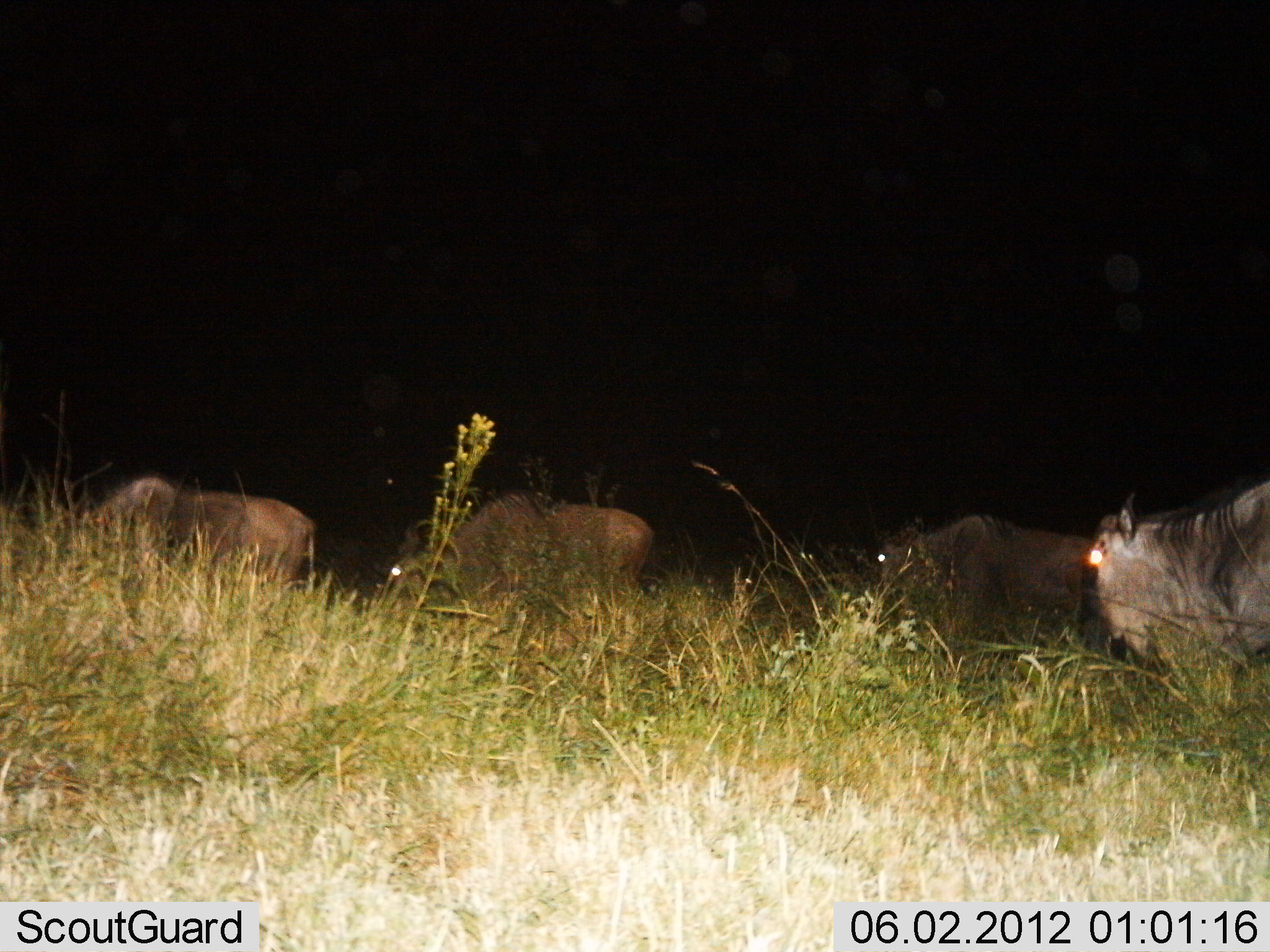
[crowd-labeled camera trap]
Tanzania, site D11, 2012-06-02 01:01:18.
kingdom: Animalia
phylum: Chordata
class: Mammalia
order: Artiodactyla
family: Bovidae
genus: Connochaetes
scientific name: Connochaetes taurinus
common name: blue wildebeest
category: wildebeest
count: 4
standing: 50%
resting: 0%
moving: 60%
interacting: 0%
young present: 0%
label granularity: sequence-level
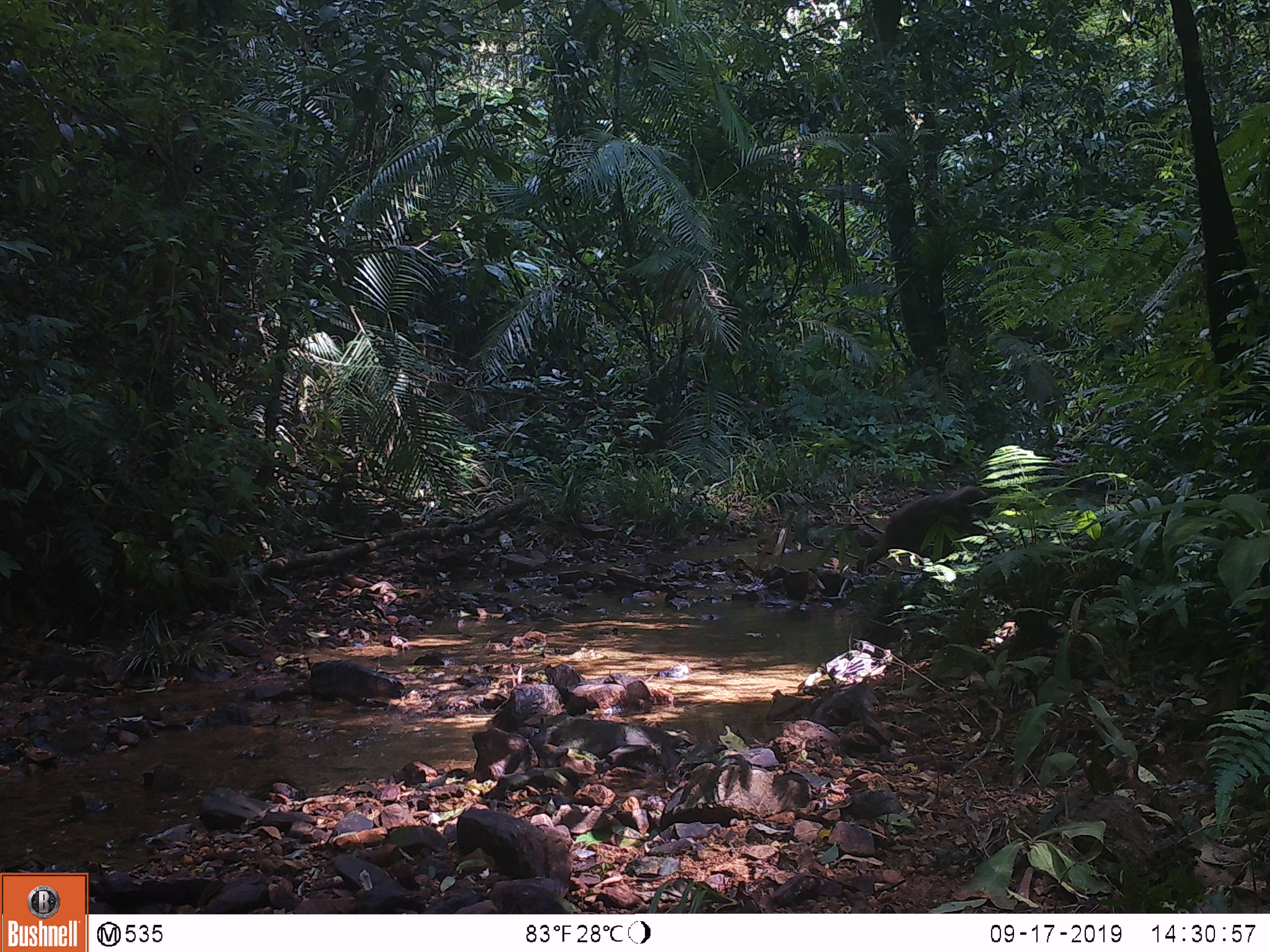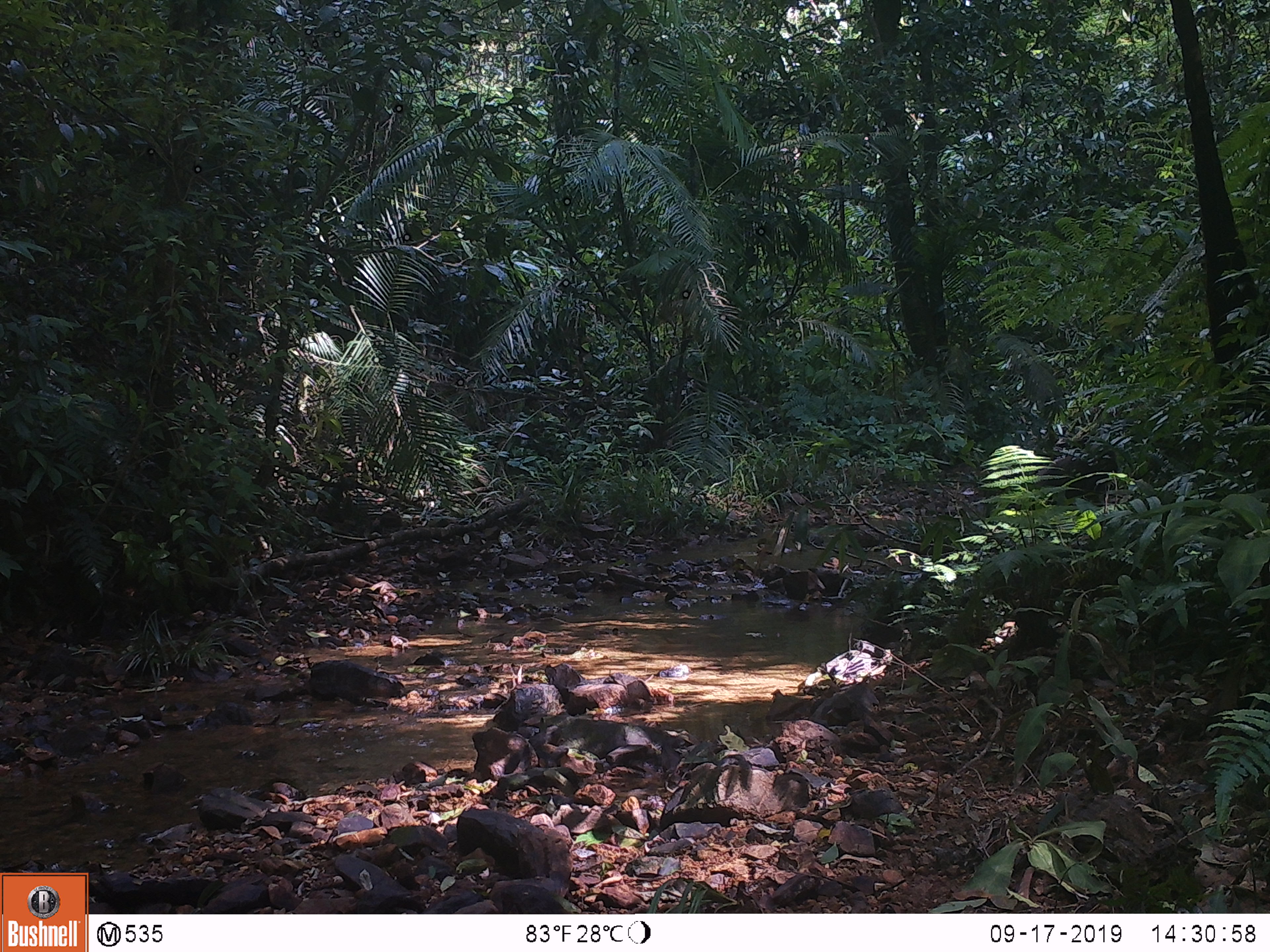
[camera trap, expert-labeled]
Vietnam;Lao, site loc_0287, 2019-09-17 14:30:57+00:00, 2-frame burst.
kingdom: Animalia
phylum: Chordata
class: Mammalia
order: Primates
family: Cercopithecidae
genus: Macaca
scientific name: Macaca arctoides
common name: stump-tailed macaque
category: stump tailed macaque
Stump tailed macaque (stump-tailed macaque) (Macaca arctoides). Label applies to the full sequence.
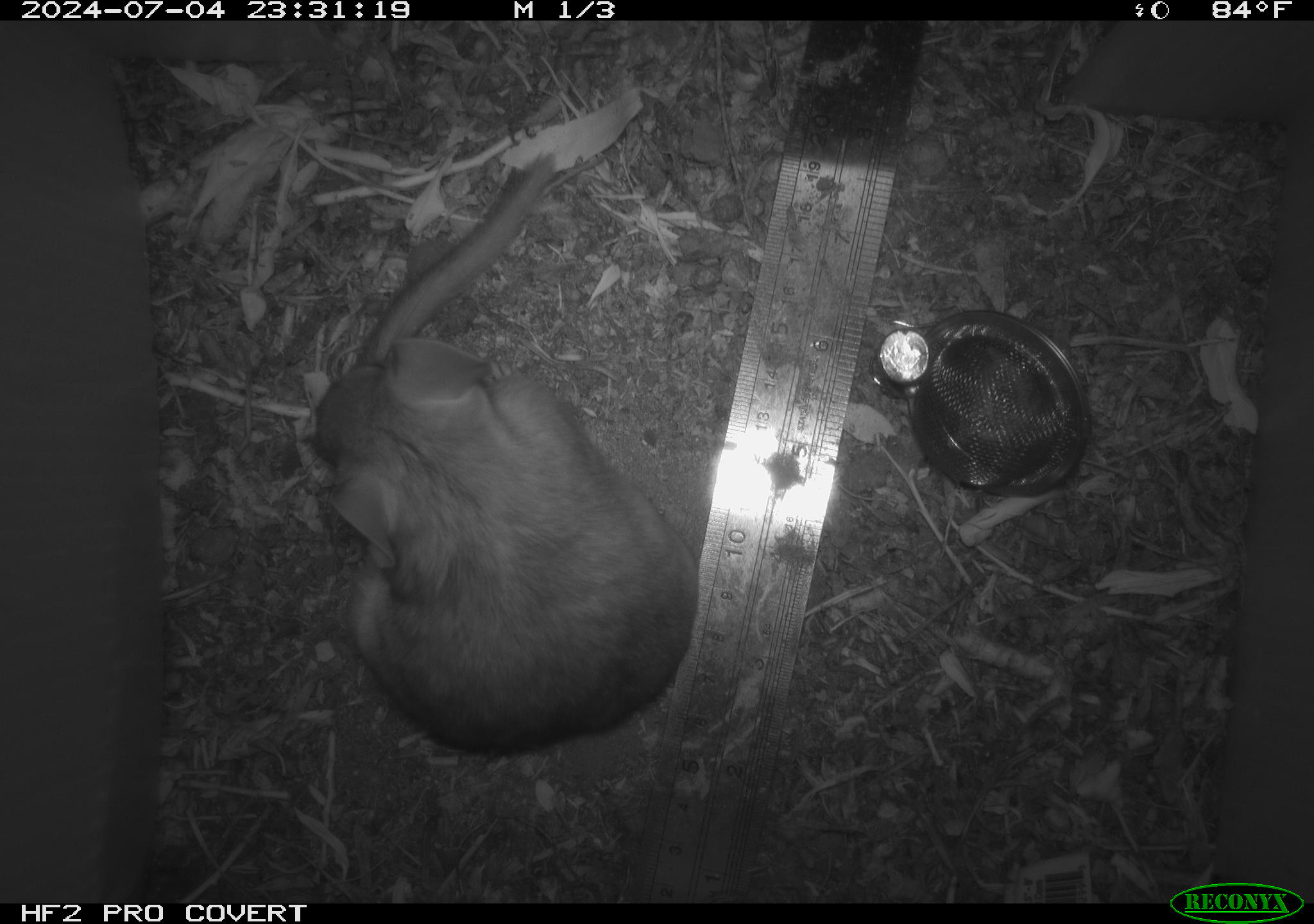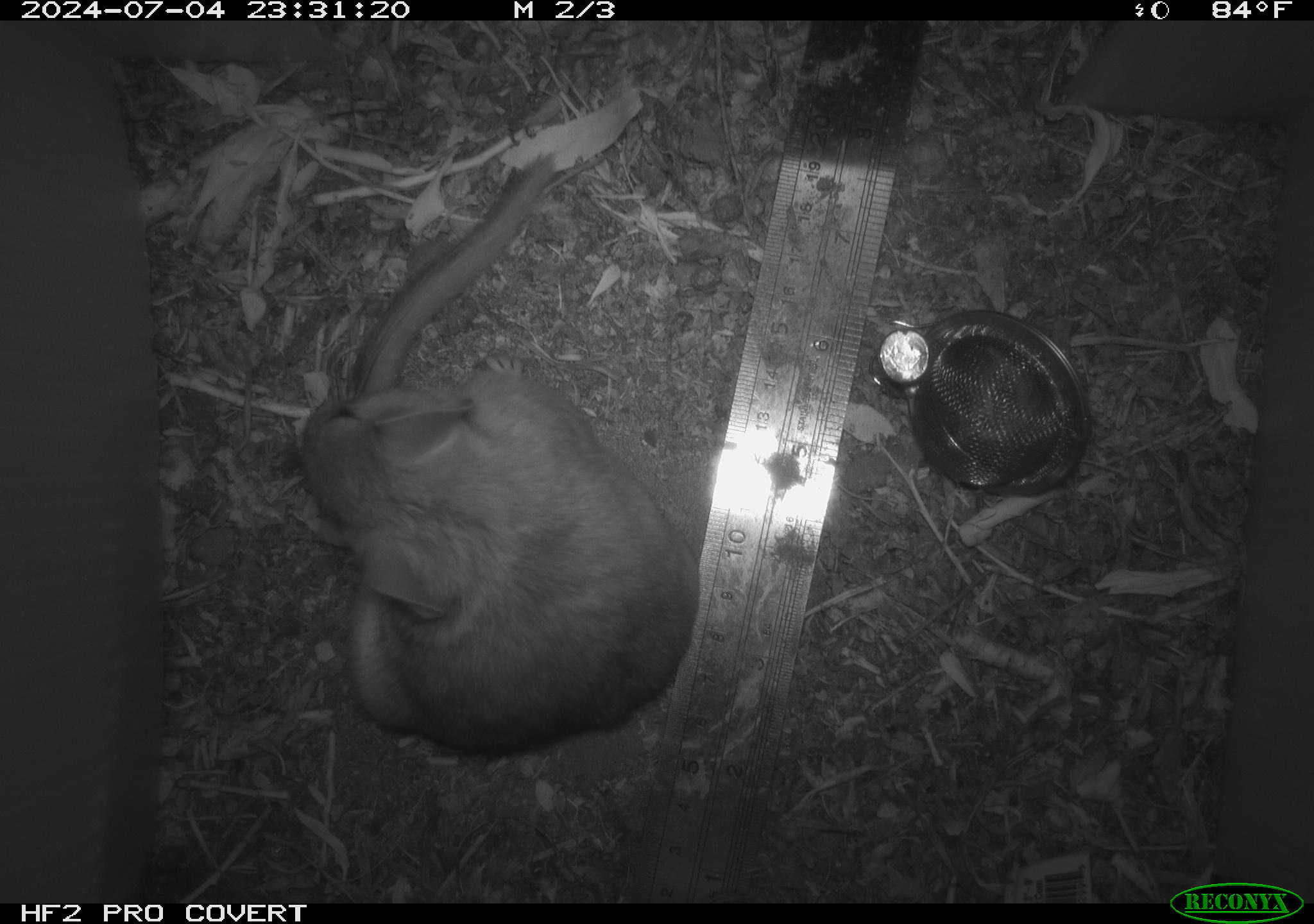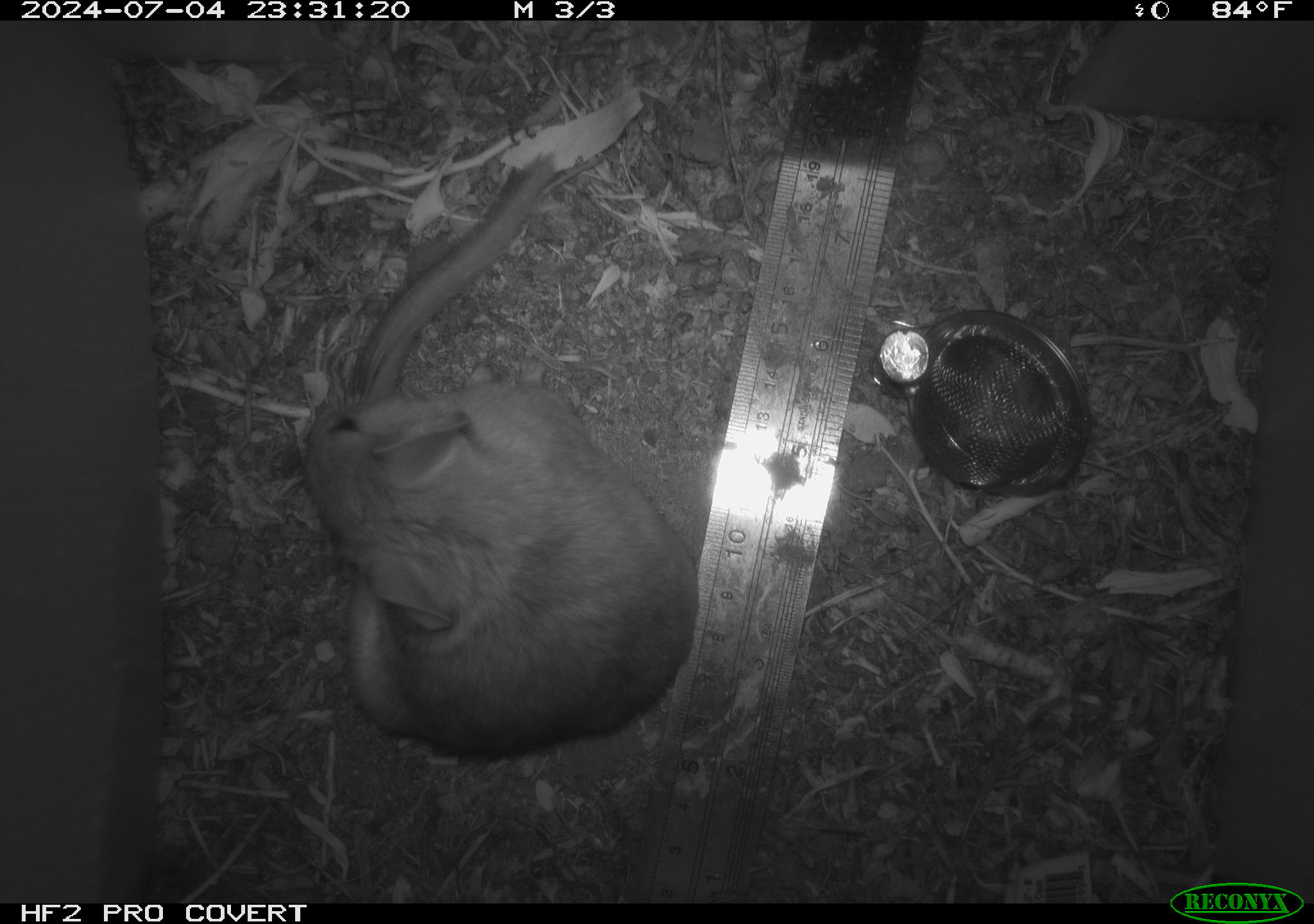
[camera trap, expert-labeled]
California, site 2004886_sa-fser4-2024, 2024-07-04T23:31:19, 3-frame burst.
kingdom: Animalia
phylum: Chordata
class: Mammalia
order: Rodentia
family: Sciuridae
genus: Neotamias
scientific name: Neotamias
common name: western chipmunks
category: neotamias species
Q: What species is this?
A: Neotamias species (western chipmunks) (Neotamias).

PROMPT -> The expected output is each entry given again word for word, with pictures dropped.

ANSWER BELOW ->
[crowd-labeled camera trap]
Tanzania, site D11, 2012-06-02 01:01:18.
kingdom: Animalia
phylum: Chordata
class: Mammalia
order: Artiodactyla
family: Bovidae
genus: Connochaetes
scientific name: Connochaetes taurinus
common name: blue wildebeest
category: wildebeest
count: 4
standing: 50%
resting: 0%
moving: 60%
interacting: 0%
young present: 0%
label granularity: sequence-level
[camera trap, expert-labeled]
Vietnam;Lao, site loc_0287, 2019-09-17 14:30:57+00:00, 2-frame burst.
kingdom: Animalia
phylum: Chordata
class: Mammalia
order: Primates
family: Cercopithecidae
genus: Macaca
scientific name: Macaca arctoides
common name: stump-tailed macaque
category: stump tailed macaque
Stump tailed macaque (stump-tailed macaque) (Macaca arctoides). Label applies to the full sequence.
[camera trap, expert-labeled]
California, site 2004886_sa-fser4-2024, 2024-07-04T23:31:19, 3-frame burst.
kingdom: Animalia
phylum: Chordata
class: Mammalia
order: Rodentia
family: Sciuridae
genus: Neotamias
scientific name: Neotamias
common name: western chipmunks
category: neotamias species
Q: What species is this?
A: Neotamias species (western chipmunks) (Neotamias).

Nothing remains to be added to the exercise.